■ **RECORDS FOR PROCESSING**

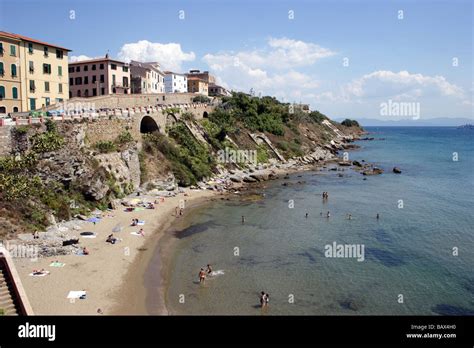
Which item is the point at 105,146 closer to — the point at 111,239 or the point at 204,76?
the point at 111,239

--

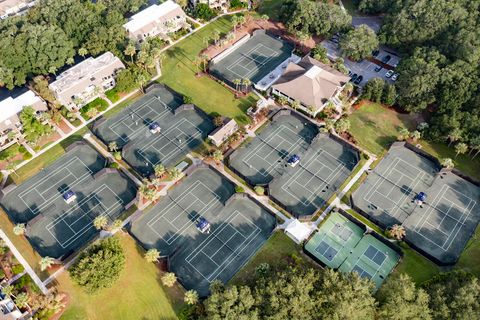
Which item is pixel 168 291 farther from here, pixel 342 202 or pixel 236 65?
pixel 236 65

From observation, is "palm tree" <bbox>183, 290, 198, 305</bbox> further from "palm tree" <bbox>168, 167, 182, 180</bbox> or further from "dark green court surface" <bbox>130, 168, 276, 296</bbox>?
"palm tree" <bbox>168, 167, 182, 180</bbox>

...

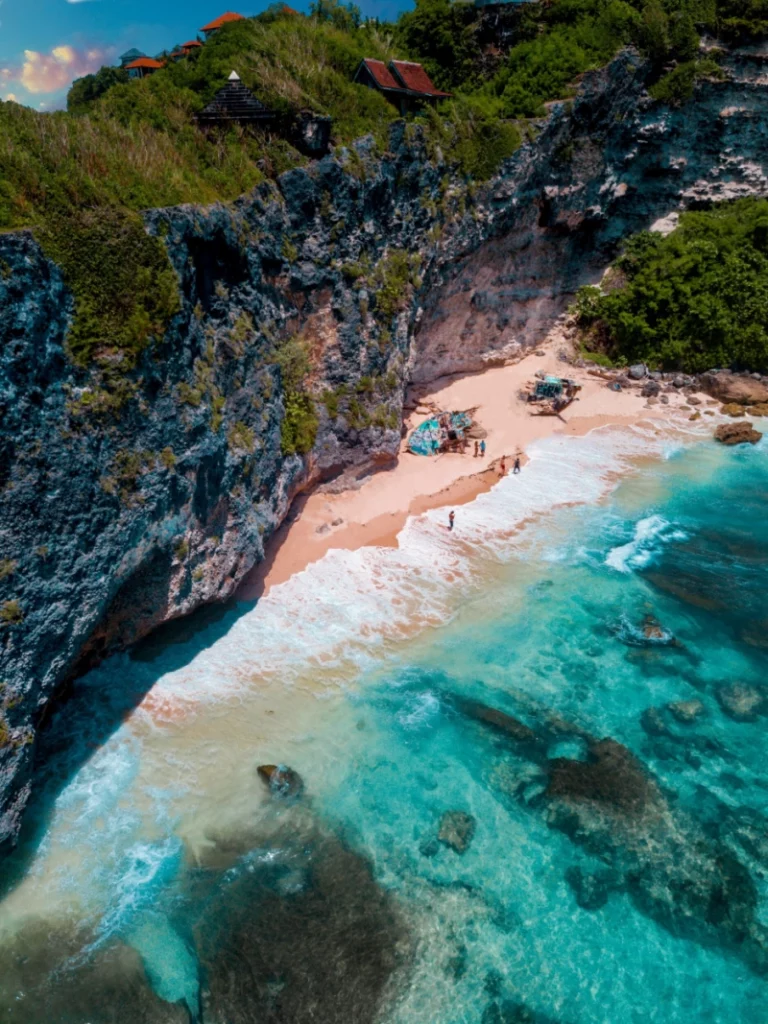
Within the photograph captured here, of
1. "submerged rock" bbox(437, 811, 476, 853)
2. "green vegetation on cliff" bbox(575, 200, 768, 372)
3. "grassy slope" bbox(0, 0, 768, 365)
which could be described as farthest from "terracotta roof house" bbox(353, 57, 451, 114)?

■ **EXERCISE DESCRIPTION**
Copy every line of the data above that contains the word "from".

■ **EXERCISE RESPONSE**
Which item is pixel 168 291 farther from here, pixel 342 202 or pixel 236 65?
From observation, is "palm tree" <bbox>183, 290, 198, 305</bbox> further from "palm tree" <bbox>168, 167, 182, 180</bbox> or further from "dark green court surface" <bbox>130, 168, 276, 296</bbox>?
which could be described as farthest from "terracotta roof house" bbox(353, 57, 451, 114)?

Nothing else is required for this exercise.